Grasshopper and the Falcon 9R Dev were the two rockets of spaceX which landed back successfully. Those were limited altitude test flight, this one were the expended first stage of a revenue flight. This rocket went higher, and faster before separation and performing a boost back burn. Might seem as just a quantitative difference, but the different aerodynamical regimes (vacum, hypersonic, supersonic, transonic) provides a real challenge.

It's also worth noting that the engines were lit 100% during those previous tests, while they have to be relight during this one. That comes with it's own set of complications of course.

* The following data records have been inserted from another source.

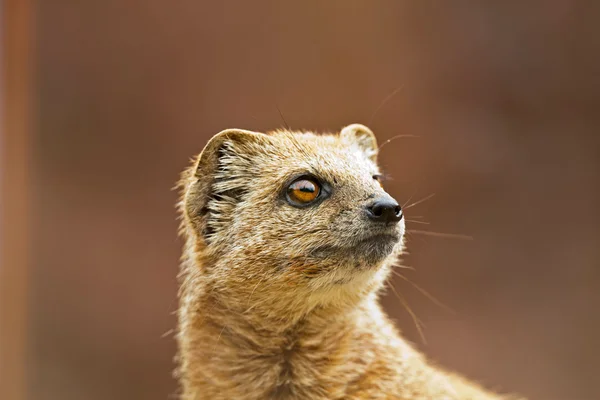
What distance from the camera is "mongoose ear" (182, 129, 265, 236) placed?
2352 mm

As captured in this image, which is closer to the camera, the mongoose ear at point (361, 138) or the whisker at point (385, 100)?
the mongoose ear at point (361, 138)

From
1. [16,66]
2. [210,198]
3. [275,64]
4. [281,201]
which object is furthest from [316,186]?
[16,66]

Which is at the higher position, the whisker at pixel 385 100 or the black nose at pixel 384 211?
the whisker at pixel 385 100

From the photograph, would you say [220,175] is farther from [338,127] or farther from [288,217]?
[338,127]

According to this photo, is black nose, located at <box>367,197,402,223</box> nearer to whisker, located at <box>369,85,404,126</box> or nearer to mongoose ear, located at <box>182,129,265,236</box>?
mongoose ear, located at <box>182,129,265,236</box>

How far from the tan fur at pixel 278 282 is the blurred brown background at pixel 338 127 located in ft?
3.70

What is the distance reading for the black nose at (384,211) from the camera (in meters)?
2.16

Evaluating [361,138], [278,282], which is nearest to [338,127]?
[361,138]

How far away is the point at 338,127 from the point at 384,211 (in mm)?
1859

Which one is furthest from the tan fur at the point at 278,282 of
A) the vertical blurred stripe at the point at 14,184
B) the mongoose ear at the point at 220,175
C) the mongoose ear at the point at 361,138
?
the vertical blurred stripe at the point at 14,184

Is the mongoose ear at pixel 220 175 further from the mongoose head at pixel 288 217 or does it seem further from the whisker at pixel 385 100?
the whisker at pixel 385 100

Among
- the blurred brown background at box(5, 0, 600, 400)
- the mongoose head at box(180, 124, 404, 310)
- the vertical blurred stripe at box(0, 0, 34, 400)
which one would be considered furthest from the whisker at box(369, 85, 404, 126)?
the vertical blurred stripe at box(0, 0, 34, 400)

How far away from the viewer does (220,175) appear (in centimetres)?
243

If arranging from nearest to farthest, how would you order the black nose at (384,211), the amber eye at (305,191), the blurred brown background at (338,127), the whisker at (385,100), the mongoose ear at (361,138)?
1. the black nose at (384,211)
2. the amber eye at (305,191)
3. the mongoose ear at (361,138)
4. the blurred brown background at (338,127)
5. the whisker at (385,100)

see more: http://en.wikipedia.org/wiki/Grasshopper_%28rocket%29 and http://en.wikipedia.org/wiki/SpaceX_reusable_launch_system_d...


Hovering a rocket under controlled conditions and actually recovering a rocket stage that was used operationally are fairly different. It seems as though they've put most of the pieces together in terms of proving they can reuse the first stages, but they haven't actually done that operationally, and there are still many doubters (even in this very thread). Actually bringing the first stage back is one step closer to proving they can reuse the stages, which would be a tremendous step forward in spaceflight.

Similarly, Apollo 8 and Apollo 10 proved fairly conclusively that NASA could land humans on the moon, but it was actually doing so on Apollo 11 that was so incredibly important.


Grasshopper was "just" a test vehicle, it never went to space. Here's a video of what they were doing with it:

https://www.youtube.com/watch?v=9ZDkItO-0a4


SpaceX took a Falcon 9 core but with just 3 engines in it and flew it around under 1km altitude to test everything now deployed on the launch vehicle.